Assignment -
Produce a word-for-word copy of the lines from the one that contains "百度云网页版怎样用浏览器单程下载" to the final line of the data below, with all pictures dropped.

Data provided -
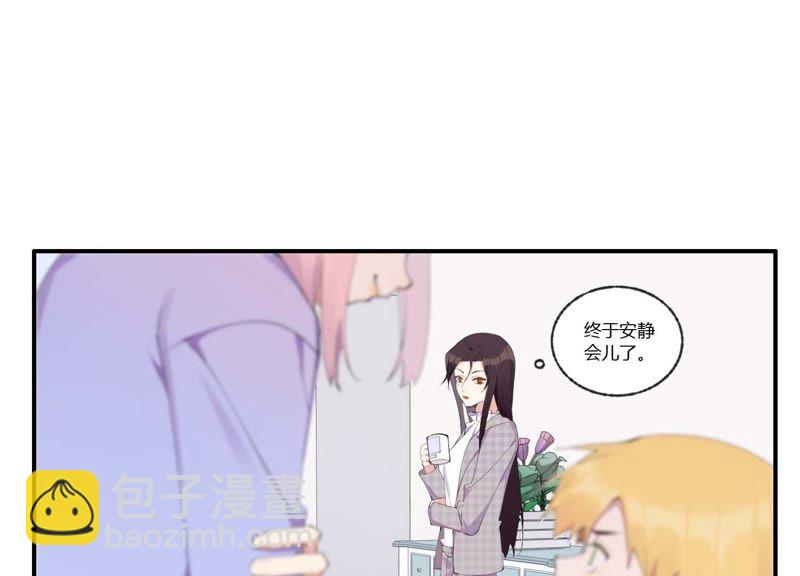 第37话 咩咩的计划之内(1/3)-第38话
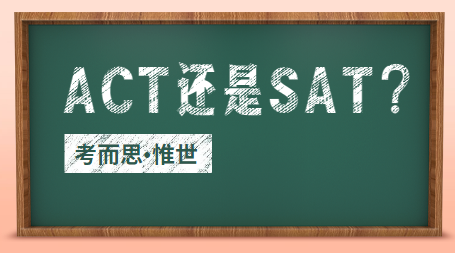 sat和act哪个难度比较大?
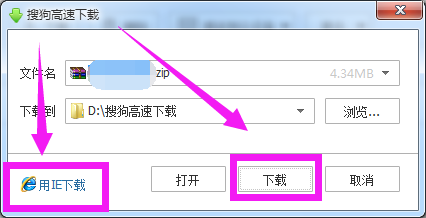 百度云网页版怎样用浏览器单程下载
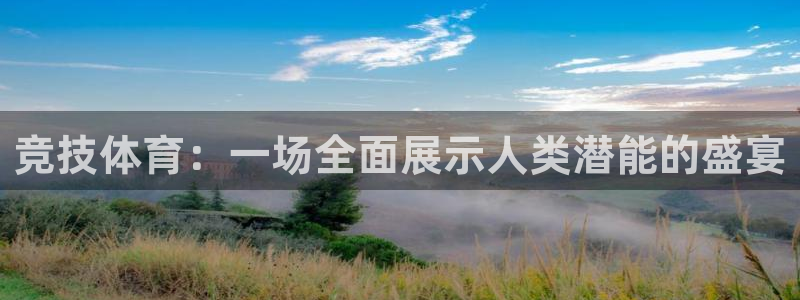 oety欧亿体育官网下载平台是正规平台吗安全吗：竞技体育：一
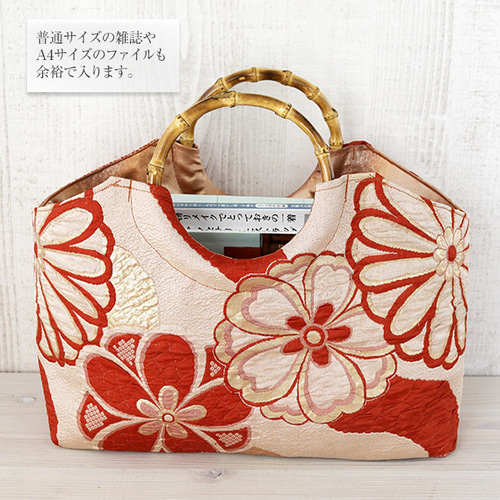 着物リメイク バッグ【バンブーハンドル帯バッグ （特大）生成地赤色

Answer for this exercise -
 百度云网页版怎样用浏览器单程下载
 oety欧亿体育官网下载平台是正规平台吗安全吗：竞技体育：一
 着物リメイク バッグ【バンブーハンドル帯バッグ （特大）生成地赤色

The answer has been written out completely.